# Asus VW222u



## guna7 (18. Oktober 2008)

Hi,

bin auf der Suche nach einem 22" Monitor. Habe mir nun den BenQ G2110W geholt (Preis/Leistungssieger in der PCGH). Ich werde den aber wieder zurück geben, weil 
bei  ihm ein stetiges Pfeifen zu hören ist. Nervt total! Wollte mal wissen, wer von euch evtl. den Asus VW222U sein Eigen nennt und wie ihr damit zufrieden seit! Vor allem beim Spielen und bei der Darstellung von Schriften.


----------



## pixelflair (18. Oktober 2008)

Also ich hab den o.g. Monitor jetzt nen knappen Monat und bin damit super mega zufrieden  Klares Schriftbild, kleine Schlieren in Spielen nichts.

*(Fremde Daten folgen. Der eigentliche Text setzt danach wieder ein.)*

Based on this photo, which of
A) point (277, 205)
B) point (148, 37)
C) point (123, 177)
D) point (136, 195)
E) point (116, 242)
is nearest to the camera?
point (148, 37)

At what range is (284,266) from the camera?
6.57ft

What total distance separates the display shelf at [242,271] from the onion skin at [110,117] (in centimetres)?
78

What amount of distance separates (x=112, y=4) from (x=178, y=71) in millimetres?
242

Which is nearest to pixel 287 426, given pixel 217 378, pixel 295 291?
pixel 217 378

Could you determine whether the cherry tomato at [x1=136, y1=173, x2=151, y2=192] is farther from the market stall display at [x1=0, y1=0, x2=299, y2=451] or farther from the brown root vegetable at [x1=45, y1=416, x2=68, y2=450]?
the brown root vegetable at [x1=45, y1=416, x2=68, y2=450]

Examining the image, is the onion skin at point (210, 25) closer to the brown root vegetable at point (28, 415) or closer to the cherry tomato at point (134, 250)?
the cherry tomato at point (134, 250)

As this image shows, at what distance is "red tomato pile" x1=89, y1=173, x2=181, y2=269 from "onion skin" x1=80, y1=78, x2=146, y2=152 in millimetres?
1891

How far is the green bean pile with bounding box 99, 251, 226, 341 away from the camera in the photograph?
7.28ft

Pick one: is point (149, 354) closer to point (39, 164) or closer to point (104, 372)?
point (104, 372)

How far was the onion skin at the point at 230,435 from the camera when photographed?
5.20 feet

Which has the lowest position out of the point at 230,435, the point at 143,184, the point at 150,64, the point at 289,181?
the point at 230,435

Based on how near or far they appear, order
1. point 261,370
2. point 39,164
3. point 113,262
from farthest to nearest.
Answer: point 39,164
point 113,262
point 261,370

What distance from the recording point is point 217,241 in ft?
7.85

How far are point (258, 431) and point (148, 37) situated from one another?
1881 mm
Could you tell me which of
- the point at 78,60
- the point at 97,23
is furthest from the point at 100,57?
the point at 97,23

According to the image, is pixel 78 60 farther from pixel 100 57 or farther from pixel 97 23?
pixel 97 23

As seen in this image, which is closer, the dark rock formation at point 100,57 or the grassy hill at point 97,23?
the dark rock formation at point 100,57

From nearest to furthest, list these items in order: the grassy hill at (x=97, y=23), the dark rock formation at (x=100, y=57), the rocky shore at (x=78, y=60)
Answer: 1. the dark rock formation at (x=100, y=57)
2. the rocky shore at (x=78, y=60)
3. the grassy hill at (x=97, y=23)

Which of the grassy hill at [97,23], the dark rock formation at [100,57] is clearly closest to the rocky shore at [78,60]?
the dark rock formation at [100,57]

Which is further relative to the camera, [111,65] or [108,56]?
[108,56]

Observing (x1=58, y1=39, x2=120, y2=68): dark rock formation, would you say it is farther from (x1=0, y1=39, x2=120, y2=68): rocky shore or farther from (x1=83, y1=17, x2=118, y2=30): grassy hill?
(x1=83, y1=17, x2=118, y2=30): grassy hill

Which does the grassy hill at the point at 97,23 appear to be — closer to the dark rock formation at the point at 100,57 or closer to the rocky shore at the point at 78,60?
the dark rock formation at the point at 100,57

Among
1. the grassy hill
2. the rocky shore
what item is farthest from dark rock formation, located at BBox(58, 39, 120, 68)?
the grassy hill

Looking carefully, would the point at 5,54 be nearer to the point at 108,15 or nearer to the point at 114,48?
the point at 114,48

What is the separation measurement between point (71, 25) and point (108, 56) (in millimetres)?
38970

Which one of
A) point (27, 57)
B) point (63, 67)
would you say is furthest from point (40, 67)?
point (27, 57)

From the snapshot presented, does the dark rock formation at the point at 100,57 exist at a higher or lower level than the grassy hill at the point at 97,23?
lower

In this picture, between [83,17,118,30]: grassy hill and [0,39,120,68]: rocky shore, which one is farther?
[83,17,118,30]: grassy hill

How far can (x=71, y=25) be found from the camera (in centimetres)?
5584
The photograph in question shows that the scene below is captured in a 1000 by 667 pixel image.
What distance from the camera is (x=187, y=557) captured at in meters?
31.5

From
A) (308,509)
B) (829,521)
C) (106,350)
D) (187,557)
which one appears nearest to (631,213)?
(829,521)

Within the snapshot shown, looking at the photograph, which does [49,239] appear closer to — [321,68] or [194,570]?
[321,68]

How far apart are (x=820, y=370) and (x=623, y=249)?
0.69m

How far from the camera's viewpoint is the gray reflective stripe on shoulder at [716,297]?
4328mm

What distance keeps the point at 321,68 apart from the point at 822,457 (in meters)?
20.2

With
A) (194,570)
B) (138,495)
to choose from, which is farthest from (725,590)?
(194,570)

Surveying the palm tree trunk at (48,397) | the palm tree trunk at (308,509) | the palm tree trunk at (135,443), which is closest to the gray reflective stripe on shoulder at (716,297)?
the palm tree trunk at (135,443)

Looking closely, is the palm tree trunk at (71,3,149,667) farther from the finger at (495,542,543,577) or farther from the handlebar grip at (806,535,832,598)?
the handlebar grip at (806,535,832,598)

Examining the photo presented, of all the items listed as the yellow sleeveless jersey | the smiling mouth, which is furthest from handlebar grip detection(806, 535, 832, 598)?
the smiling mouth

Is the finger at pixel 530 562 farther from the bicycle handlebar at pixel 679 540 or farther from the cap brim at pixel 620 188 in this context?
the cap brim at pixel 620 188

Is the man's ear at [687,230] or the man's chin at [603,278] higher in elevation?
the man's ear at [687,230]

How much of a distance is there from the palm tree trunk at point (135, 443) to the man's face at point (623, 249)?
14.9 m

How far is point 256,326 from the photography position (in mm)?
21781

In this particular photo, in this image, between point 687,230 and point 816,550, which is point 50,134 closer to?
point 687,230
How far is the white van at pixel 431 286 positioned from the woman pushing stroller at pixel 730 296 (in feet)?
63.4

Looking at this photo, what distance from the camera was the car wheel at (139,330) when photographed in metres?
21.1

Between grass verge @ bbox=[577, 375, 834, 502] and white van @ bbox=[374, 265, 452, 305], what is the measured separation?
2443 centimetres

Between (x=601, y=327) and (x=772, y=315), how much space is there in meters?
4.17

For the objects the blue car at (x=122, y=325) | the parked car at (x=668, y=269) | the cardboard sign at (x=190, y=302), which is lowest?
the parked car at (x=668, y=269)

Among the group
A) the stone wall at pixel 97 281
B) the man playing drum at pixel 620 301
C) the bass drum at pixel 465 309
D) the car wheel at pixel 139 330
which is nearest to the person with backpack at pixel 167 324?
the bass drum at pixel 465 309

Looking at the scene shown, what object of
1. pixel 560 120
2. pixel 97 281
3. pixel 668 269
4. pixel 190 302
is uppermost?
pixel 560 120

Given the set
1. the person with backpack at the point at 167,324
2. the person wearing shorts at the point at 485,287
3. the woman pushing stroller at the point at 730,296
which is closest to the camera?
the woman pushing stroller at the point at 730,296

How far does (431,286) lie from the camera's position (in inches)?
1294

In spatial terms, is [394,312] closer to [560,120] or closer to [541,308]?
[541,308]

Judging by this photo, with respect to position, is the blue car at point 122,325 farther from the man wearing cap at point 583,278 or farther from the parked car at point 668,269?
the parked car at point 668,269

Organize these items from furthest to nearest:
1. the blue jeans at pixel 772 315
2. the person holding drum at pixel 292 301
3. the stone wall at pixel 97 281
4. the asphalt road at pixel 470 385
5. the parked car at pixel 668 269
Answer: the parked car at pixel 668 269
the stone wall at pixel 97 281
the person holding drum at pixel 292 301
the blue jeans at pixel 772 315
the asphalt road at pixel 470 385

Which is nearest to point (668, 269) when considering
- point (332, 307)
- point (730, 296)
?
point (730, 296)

Beim Schriftbild hatte ich quasi nen extremtest (letzten 3 Wochen meiner Diplomarbeit) und ich kann vergleich ziehen zu nem 940BF von Samsung und nem ACER 19" aus der Arbeit und da is der Asus definitiv der beste bei!



Kontrastverhältnis is auch super. Also ich kann ihn dir nur empfehlen


----------



## guna7 (18. Oktober 2008)

sky2k4 schrieb:


> Klares Schriftbild, *kleine* Schlieren in Spielen nichts.
> 
> 
> Also ich kann ihn dir nur empfehlen


Danke! Aber meintest du *kleine* oder *keine* Schlieren?


----------



## beatmaster (18. Oktober 2008)

klare Kaufempfehlung!

*keine* Schlieren (Crysis & Co.) oder Sonstiges!


----------



## guna7 (19. Oktober 2008)

beatmaster schrieb:


> klare Kaufempfehlung!
> 
> *keine* Schlieren (Crysis & Co.) oder Sonstiges!


Hört sich gut an, danke! 

Sonst noch jemand?


----------



## guna7 (13. November 2008)

*Für alle, die sich auch für den Asus VW222U interessieren
*

*Ein 22“ Monitor sollte es sein!*

  Wie ich oben schon geschrieben habe, habe ich mir den BenQ G2110W geholt. Ein Preis/Leistungsknaller! Allerdings wies der ein, für meine Verhältnisse, unerträgliches Pfeifen auf. Also zurück geschickt und den Asus VW222U geholt.

*Verpackung:*
  Verpackt war er in einer großen Pappschachtel, geschützt durch Styropor. Die ganzen Kabel waren noch in Kunststofftüten eingepackt. Schon das Auspacken war angenehmer als beim BenQ. Dieser musste samt Styropor auf der schmalen Seite des Kartons herausgezogen werden. Beim Asus gestaltete sich das einfacher: einfach die beiden Hälften der breiten Seite aufklappen, Styropordeckel abnehmen. Der Monitor konnte jetzt, flach vor mir liegend, aus dem Karton entnommen werden.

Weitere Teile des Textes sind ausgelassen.